As high level clouds, these are often at altitudes where freezing temperatures mean any moisture is held as ice crystals rather than droplets. High clouds generally have bases at altitudes between 16,000 feet and 45,000 feet.
Cirrocumulus clouds are generally smaller higher level clouds with a rippled appearance, that don’t produce precipitation. They are often thing, appearing to be made up of flakes or patches. They may contain supercooled water droplets. For pilots, they can generate some turbulence and some icing.
Cirrostratus is the cloud associated with a halo or luminous circle around the sun or moon as its ice crystals refract light. White and wispy, it can often appear as a sheet of cloud. Although the cirrostratus has little if any icing, its halo effect can restrict clear visibility.
Cirrus appears at altitude as delicate white strands or filaments, or narrow bands. Cirrus is composed of ice crystals cirrus moving quickly through the atmosphere and does not produce precipitation.

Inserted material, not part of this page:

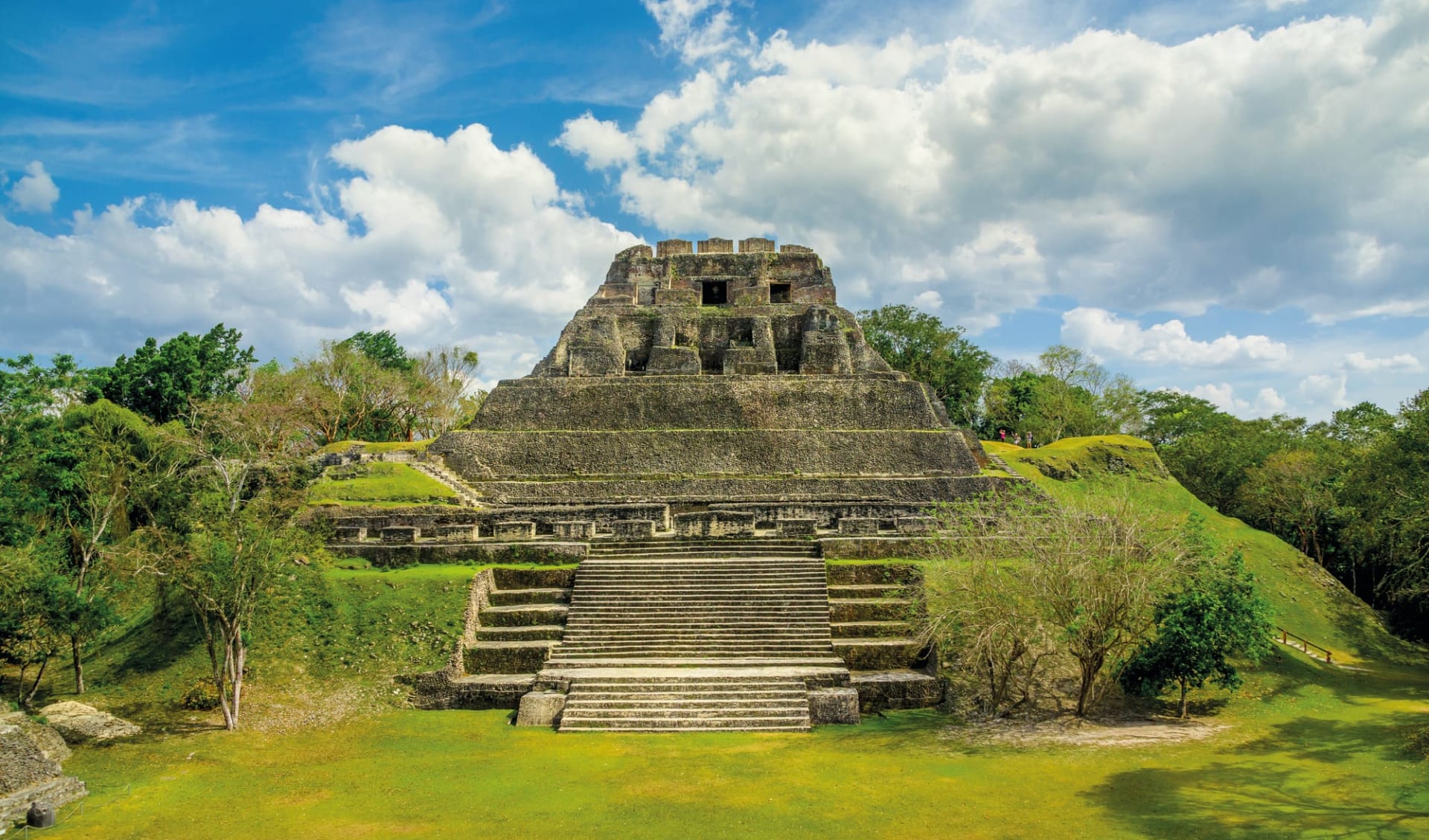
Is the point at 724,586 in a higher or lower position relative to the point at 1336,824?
higher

Thunderstorms – the Darth Vader of airborne weather
After more than a century of powered flight, thunderstorms remain the single most dangerous aviation weather phenomena for small and large aircraft alike.
Accident reports are littered with examples of aircraft destroyed when the air movements inside a storm created stresses that exceeded the aircraft’s structural limits, often resulting in in-flight break up.
“Thunderstorms remain the single most dangerous weather phenomena for small and large aircraft alike.”
Thunderstorms are created in a deeply unstable atmosphere with high levels of moisture, triggered by the presence of something that forces a great volume of air to begin rising, such as a fast moving cold front or strong local heating of air in contact with the earths surface.
The rising air acts like a self-generating storm, as moist air condenses in to liquid droplets, giving off heat which further heats the surrounding air to continue its drive upward.
The pressure difference can then draw in air from the base of the cloud, continuing the process. A building thunderstorm can contain updrafts rising at up to 5000 feet per minute, with the cloud going to as high as 55,000 feet in the tropics.
At higher altitudes moisture freezes to become ice, which then falls through the cloud, dragging air behind it in the form of potent downdrafts. This is where rain may begin to fall from the base of the cloud, indicating the storm is at its strongest.
A fully fledged thunderstorm threatens aircraft in the vicinity with a multitude of dangers, from updrafts capable of overloading its structure, to severe turbulence, wind shear of 50 knots or more, hailstones, severe icing, poor visibility and lightning.
Electrical interference can compromise radio communication, navigation equipment use or damage to systems, while intense visual cues and turbulence can disorientate pilots.
These effects are of sufficient magnitude that aircraft of any size can be damaged, leading to the famous sign reputed to have hung above an operations building door at Davis Monthan air base in the United States in the 1970s, which stated “There is no reason to fly through a thunderstorm in peace time”.
Knowledge is your friend
As with all aspects of flying, knowledge and understanding of aviation weather and cloud formations, their immediate effects and the cues they give for how weather may evolve, can help pilots plan safe, enjoyable flights for themselves and their passengers.
In many cases understanding en route aviation weather provides the satisfying challenge of reaching the destination safely after negotiating weather that had the potential to cause issues. But it can also serve the very important purpose of convincing a pilot that today’s flight is simply best abandoned in the name of safety.